The majority of teams competing in Division 4 were reserves teams.

===Ladder===
Because teams did not play an equal number of home-and-away matches, the ladder was decided on match ratio.

| Pos | Team | Pld | W | WF | L | LF | D | PF | PA | PP | Pts | M/R | Qualification |
| 1 | Westbourne (P) | 14 | 11 | 3 | 3 | 0 | 0 | 678 | 110 | 616.4 | 48 | 85.7 | Finals series |
| 2 | Caulfield Grammarians | 9 | 7 | 1 | 2 | 0 | 0 | 512 | 150 | 341.3 | 32 | 80.0 |
| 3 | Old Yarra Cobras | 14 | 11 | 0 | 3 | 0 | 0 | 505 | 96 | 526.0 | 44 | 78.6 |
| 4 | Port Melbourne Chargers | 13 | 8 | 0 | 5 | 1 | 0 | 592 | 294 | 201.4 | 32 | 57.1 |
| 5 | Fitzroy | 12 | 6 | 2 | 6 | 1 | 0 | 274 | 370 | 74.1 | 32 | 57.1 |
| 6 | Canterbury | 14 | 6 | 0 | 8 | 0 | 0 | 344 | 353 | 97.5 | 24 | 42.8 |  |
| 7 | West Brunswick | 12 | 4 | 2 | 8 | 0 | 0 | 305 | 427 | 71.4 | 24 | 42.8 |
| 8 | Preston Bullants | 14 | 5 | 0 | 9 | 0 | 0 | 287 | 548 | 52.4 | 20 | 35.7 |
| 9 | St Kevin's | 14 | 3 | 0 | 11 | 0 | 0 | 142 | 453 | 31.4 | 12 | 21.4 |
| 10 | Monash Blues | 14 | 3 | 0 | 11 | 0 | 0 | 194 | 626 | 31.0 | 12 | 21.4 |
| 11 | Oakleigh | 8 | 0 | 1 | 8 | 5 | 0 | 136 | 732 | 18.6 | 4 | 7.1 |
| – | Beaumaris | 3 | 3 | 1 | 0 | 0 | 0 | 300 | 0 | 0.00 | 12 | 100 | Withdrew after round 4 |
| – | Old Xaverians | 0 | 0 | 0 | 0 | 4 | 0 | 0 | 0 | 0.00 | 0 | 0.0 |

==Notable events==
- Prior to round 1, the VAFA Umpires Association said it was considering "disruptions" to the 2025 season after having their bonuses for finals matches removed.
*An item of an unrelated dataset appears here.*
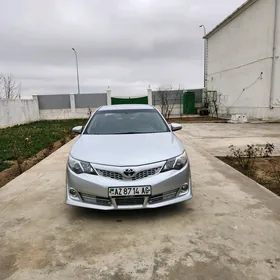 Toyota Camry 2013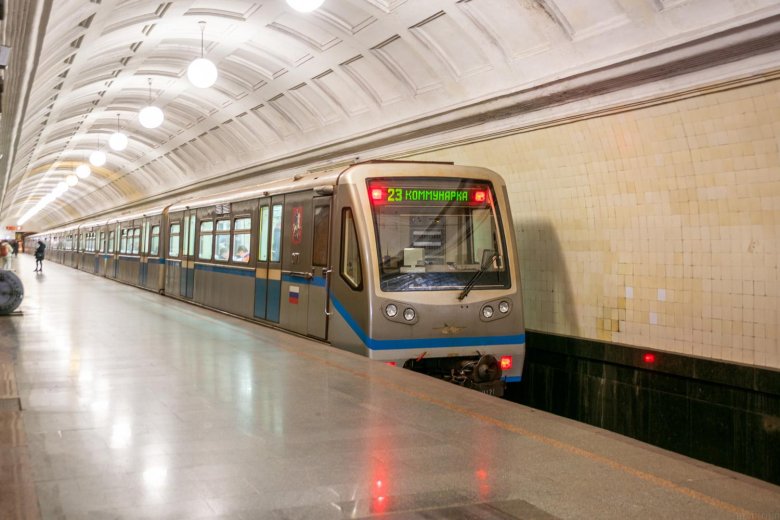 Русич вагон метро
The dispute was resolved on 3 April 2025, with umpires receiving an increase in practice match payments and reimbursements for visits to clubs during the pre-season.
- On 22 September 2025, under-19s player Will Richter died after being struck by a truck while cycling.
- On 29 October 2025, 17-year-old VAFA umpire Ben Austin died in hospital, one day after being struck in the neck by a ball in practice nets while playing cricket. Austin had made his senior Premier Men's umpiring debut in round 11 and officiated in the Premier Men's reserves grand final.